**TASK INSTRUCTIONS:**
Report how many lines below include the string "artist". Please keep the reply to that number.

**Saved data entries:**
━━━━━━━━━━

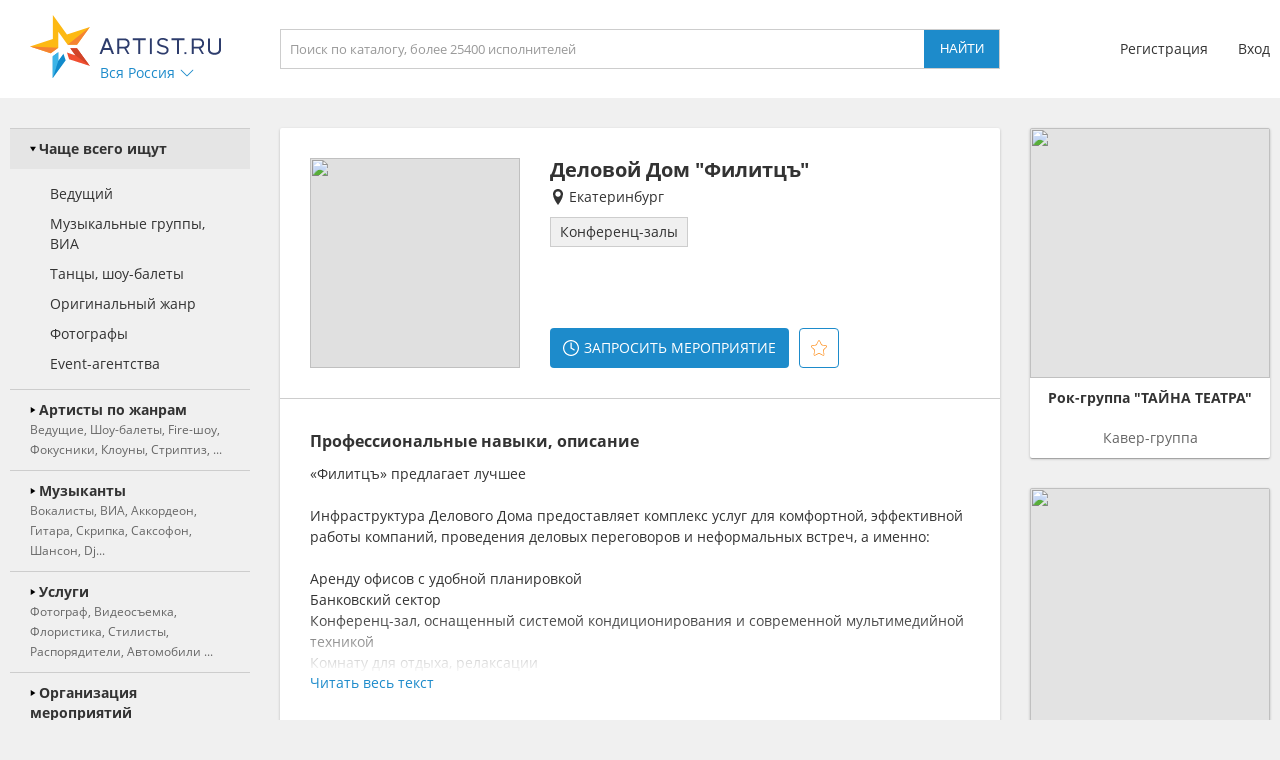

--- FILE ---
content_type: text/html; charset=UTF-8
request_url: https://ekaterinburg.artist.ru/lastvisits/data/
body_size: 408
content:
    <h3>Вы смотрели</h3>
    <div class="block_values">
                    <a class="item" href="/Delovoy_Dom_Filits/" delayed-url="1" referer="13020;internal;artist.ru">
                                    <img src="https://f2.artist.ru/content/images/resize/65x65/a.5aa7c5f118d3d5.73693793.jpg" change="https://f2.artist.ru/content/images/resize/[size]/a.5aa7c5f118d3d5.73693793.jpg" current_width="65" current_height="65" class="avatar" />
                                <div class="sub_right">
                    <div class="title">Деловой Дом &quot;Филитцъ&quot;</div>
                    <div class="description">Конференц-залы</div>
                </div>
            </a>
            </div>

━━━━━━━━━━

**WORKED SOLUTION:**
3